Job ::
Copy the material below with "the camera" swapped for "the viewer" everywhere and nothing else changed. Omit the pictures.

** start of Dataset entries **

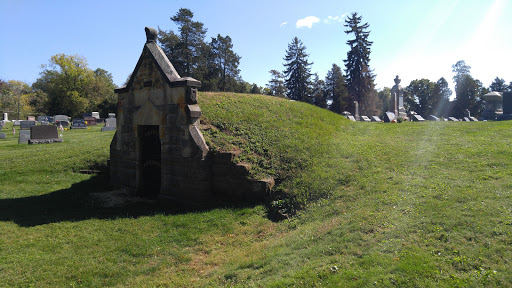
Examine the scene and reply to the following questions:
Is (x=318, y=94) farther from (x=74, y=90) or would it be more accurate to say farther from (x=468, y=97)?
(x=74, y=90)

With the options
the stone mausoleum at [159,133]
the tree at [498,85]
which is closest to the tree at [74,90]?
the stone mausoleum at [159,133]

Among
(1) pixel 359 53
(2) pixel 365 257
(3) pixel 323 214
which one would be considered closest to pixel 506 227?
(2) pixel 365 257

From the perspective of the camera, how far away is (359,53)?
50281 mm

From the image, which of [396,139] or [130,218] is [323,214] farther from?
[396,139]

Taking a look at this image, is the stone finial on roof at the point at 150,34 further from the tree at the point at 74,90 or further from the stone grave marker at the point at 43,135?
the tree at the point at 74,90

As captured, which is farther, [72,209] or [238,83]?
[238,83]

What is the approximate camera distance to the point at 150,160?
36.3 ft

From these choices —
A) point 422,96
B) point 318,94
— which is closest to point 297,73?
point 318,94

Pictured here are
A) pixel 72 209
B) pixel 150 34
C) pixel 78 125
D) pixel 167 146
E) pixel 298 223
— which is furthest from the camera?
pixel 78 125

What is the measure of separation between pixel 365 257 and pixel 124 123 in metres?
9.25

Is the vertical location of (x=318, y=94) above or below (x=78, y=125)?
above

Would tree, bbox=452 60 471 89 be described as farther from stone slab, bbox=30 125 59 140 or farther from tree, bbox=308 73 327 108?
stone slab, bbox=30 125 59 140

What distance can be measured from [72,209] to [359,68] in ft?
159

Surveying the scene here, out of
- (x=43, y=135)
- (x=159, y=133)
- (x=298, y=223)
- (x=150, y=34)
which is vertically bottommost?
(x=298, y=223)
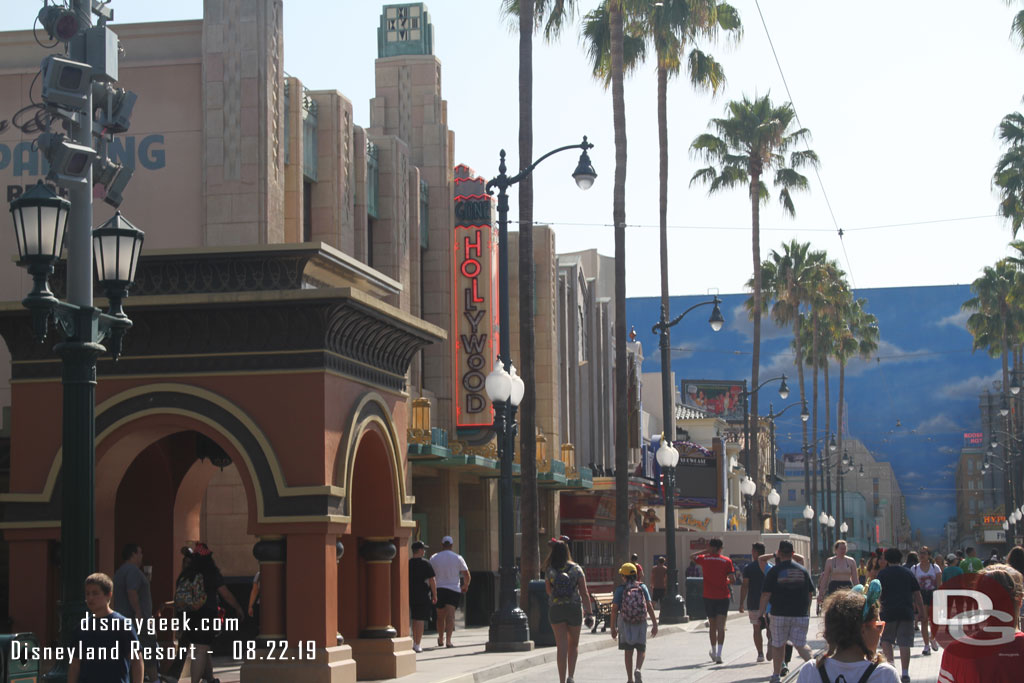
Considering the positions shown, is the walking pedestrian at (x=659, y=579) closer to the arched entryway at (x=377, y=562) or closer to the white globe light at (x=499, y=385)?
the white globe light at (x=499, y=385)

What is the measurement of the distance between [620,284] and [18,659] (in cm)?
2341

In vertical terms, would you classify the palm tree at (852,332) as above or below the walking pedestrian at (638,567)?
above

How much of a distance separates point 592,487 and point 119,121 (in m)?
30.5

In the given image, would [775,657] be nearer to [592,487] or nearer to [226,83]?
[226,83]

** end of Dataset entries **

Completed exercise ::
Examine the scene and reply to the following questions:
Is (x=318, y=94) farther from (x=74, y=90) or would it be more accurate to say farther from (x=468, y=97)?
(x=74, y=90)

With the options
the stone mausoleum at [159,133]
the tree at [498,85]
which is closest to the tree at [74,90]?
the stone mausoleum at [159,133]

Among
(1) pixel 359 53
(2) pixel 365 257
(3) pixel 323 214
which one would be considered closest to pixel 506 227?
(2) pixel 365 257

From the perspective of the viewer, how far away is (359,53)?
50281 mm

From the image, which of [396,139] or [130,218] is [323,214] farther from?
[396,139]

Taking a look at this image, is the stone finial on roof at the point at 150,34 further from the tree at the point at 74,90 or further from the stone grave marker at the point at 43,135?
the tree at the point at 74,90

As captured, which is farther, [72,209] or [238,83]?
[238,83]

What is the approximate camera distance to the point at 150,160?
36.3 ft

From these choices —
A) point 422,96
B) point 318,94
— which is closest to point 297,73?
point 318,94

Pictured here are
A) pixel 72 209
B) pixel 150 34
C) pixel 78 125
D) pixel 167 146
E) pixel 298 223
— which is furthest from the viewer?
pixel 78 125

What is the measure of separation between pixel 365 257 and pixel 124 123 in metres?
9.25

Is the vertical location of (x=318, y=94) above or below (x=78, y=125)?
above

Would tree, bbox=452 60 471 89 be described as farther from stone slab, bbox=30 125 59 140 or farther from tree, bbox=308 73 327 108?
stone slab, bbox=30 125 59 140

What distance can be measured from [72,209] to [359,68] in ft?
159

Surveying the scene here, out of
- (x=43, y=135)
- (x=159, y=133)
- (x=298, y=223)
- (x=150, y=34)
which is vertically bottommost?
(x=298, y=223)
Considering the positions shown, is the walking pedestrian at (x=659, y=579) closer to the arched entryway at (x=377, y=562) or closer to the white globe light at (x=499, y=385)?
the white globe light at (x=499, y=385)

What is the measurement of the distance between [620,284] and [18,659] (in cm)?
2341

In vertical terms, would you classify the palm tree at (852,332) as above or below the walking pedestrian at (638,567)?
above

How much of a distance separates point 592,487 and point 119,121 (in m)?
30.5

In the given image, would [775,657] be nearer to [592,487] or nearer to [226,83]?
[226,83]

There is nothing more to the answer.